### Supplied text:
——————

In June 2011, he dismissed the three commissioners of the Local Government Boundary Commission for Wales, stating that the body "has lost the confidence of its stakeholders". The two others, also members of the Boundary Commission for Wales, resigned their posts there, leading to the start of the Sixth Periodic Review of Westminster constituencies being delayed in Wales.

Following the 2016 National Assembly election, he was appointed as Cabinet Secretary for Communities and Children. He led the Welsh Government's response to the Grenfell Tower disaster in 2017.

Amidst the 2017 Westminster sexual scandals he was suspended from the Labour Party and removed from his position on 3 November 2017, following unspecified allegations about his personal conduct.

==Death==
Sargeant was found dead at his home in Connah's Quay on 7 November 2017. He was 49. North Wales Police said that they were not treating his death as suspicious. It was reported that Sargeant had taken his own life. At the opening of the inquest on 13 November, the coroner was told that his death was likely to have been due to hanging. The coroner also commented that the death was "an apparent act of self harm". The coroner recorded a conclusion of suicide on 11 July 2019.

Labour leader Jeremy Corbyn described his death as "terrible and deeply shocking news". First Minister Carwyn Jones said, "He made a big contribution to Welsh public life and fought tirelessly for those he represented both as a minister and as a local Assembly Member". The afternoon session in the Welsh Assembly was suspended after the news of his death.

——————

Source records
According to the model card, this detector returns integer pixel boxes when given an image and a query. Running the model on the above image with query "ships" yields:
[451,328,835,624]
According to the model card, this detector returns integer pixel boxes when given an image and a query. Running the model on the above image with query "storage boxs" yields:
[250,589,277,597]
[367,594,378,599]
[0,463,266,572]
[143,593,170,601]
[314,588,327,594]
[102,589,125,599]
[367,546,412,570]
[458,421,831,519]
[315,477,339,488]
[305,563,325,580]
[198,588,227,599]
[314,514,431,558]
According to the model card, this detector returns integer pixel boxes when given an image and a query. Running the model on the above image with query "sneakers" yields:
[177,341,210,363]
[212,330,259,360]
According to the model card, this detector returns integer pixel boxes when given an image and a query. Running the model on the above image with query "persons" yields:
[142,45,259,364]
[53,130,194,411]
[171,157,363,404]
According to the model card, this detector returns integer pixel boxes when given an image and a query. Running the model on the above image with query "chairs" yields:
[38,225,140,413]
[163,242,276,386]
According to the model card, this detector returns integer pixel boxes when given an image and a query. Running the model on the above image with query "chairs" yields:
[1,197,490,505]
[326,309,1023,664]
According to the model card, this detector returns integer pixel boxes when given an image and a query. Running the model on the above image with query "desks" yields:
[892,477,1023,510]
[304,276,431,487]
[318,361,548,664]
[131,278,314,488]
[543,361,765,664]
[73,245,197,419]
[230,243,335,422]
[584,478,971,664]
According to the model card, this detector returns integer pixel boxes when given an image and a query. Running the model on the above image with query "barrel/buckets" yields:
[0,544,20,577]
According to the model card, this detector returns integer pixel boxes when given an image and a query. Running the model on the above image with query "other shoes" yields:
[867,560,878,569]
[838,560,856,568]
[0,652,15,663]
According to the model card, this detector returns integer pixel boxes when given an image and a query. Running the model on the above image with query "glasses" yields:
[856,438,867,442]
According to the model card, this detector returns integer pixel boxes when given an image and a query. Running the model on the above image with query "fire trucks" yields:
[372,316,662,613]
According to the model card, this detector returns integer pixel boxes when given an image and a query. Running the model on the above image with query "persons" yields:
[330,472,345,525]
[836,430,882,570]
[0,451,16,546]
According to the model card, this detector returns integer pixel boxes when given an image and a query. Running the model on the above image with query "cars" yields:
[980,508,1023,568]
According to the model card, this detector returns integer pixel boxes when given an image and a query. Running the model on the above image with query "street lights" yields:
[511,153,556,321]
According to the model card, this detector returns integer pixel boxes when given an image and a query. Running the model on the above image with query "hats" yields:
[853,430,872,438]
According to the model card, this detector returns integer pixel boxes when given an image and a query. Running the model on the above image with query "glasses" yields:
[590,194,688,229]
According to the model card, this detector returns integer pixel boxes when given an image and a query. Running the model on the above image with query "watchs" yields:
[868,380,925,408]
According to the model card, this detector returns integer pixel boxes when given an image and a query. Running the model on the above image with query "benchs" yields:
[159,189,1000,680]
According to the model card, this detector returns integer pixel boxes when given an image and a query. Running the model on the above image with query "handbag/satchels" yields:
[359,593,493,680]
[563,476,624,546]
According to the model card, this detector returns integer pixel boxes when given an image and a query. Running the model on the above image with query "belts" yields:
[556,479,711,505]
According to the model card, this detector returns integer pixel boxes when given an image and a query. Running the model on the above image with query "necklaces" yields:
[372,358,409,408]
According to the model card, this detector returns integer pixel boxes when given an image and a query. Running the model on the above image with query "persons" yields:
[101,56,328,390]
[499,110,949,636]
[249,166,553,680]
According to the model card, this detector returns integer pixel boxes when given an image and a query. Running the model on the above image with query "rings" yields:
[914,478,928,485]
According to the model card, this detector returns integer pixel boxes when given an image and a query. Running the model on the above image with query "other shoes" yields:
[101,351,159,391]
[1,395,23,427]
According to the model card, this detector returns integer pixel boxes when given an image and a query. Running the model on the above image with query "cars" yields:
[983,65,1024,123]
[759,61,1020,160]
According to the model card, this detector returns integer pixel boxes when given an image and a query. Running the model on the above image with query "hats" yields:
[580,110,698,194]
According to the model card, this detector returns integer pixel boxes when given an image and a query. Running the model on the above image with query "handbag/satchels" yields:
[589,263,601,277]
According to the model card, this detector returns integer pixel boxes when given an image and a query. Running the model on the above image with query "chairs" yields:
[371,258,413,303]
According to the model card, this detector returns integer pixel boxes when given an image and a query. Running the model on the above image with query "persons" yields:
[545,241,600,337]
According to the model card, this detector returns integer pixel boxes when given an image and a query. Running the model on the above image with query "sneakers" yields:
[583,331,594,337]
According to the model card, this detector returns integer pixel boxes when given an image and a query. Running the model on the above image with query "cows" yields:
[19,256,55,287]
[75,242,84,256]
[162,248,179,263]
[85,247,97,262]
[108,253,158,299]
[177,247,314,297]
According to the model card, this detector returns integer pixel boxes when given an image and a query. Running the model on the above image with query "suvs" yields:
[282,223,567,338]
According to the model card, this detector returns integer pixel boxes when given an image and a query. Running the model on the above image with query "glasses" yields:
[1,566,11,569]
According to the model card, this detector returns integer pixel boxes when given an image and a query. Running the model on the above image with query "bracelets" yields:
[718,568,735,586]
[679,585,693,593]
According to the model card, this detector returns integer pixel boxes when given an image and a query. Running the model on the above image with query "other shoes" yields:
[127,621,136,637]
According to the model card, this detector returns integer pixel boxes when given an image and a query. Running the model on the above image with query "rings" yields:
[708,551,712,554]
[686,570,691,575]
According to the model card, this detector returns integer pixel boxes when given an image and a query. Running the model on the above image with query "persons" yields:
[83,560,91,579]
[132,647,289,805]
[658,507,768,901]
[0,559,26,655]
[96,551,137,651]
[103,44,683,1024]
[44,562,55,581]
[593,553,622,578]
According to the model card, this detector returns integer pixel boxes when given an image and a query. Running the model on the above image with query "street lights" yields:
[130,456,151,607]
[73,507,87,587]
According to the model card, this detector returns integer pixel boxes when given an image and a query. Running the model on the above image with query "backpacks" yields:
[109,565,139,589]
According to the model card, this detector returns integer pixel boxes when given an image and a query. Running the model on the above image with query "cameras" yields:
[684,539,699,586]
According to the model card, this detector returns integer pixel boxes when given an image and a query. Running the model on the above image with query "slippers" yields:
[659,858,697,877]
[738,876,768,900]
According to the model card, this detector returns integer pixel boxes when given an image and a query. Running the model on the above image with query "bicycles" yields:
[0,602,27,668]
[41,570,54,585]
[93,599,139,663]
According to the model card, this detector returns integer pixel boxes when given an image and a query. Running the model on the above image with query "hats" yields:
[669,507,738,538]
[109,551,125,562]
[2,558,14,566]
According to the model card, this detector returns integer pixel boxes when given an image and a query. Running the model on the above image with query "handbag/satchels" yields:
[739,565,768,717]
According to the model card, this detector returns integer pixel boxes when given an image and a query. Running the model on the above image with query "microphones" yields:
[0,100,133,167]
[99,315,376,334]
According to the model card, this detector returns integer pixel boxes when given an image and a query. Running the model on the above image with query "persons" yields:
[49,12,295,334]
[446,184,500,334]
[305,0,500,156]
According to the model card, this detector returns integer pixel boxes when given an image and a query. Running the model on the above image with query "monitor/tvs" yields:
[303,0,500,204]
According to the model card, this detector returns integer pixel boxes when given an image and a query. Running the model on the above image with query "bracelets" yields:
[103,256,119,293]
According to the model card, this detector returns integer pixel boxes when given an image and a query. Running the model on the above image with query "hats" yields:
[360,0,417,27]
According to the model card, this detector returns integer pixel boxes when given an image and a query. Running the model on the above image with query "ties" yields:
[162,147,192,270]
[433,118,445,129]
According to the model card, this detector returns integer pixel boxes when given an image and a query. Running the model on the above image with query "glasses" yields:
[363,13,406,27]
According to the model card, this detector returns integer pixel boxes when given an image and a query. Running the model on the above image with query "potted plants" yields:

——————

### Exercise set:
- 1) Reproduce word for word the portion of the passage on Sargeant starting with "Amidst the 2017" and going on through "his personal conduct.".
- 2) According to the passage on Sargeant, to which position was he appointed following the 2016 National Assembly election?
The entries have no connection to the passage on Sargeant.

### Task solutions:
- 1)
Amidst the 2017 Westminster sexual scandals he was suspended from the Labour Party and removed from his position on 3 November 2017, following unspecified allegations about his personal conduct.

- 2) Cabinet Secretary for Communities and Children.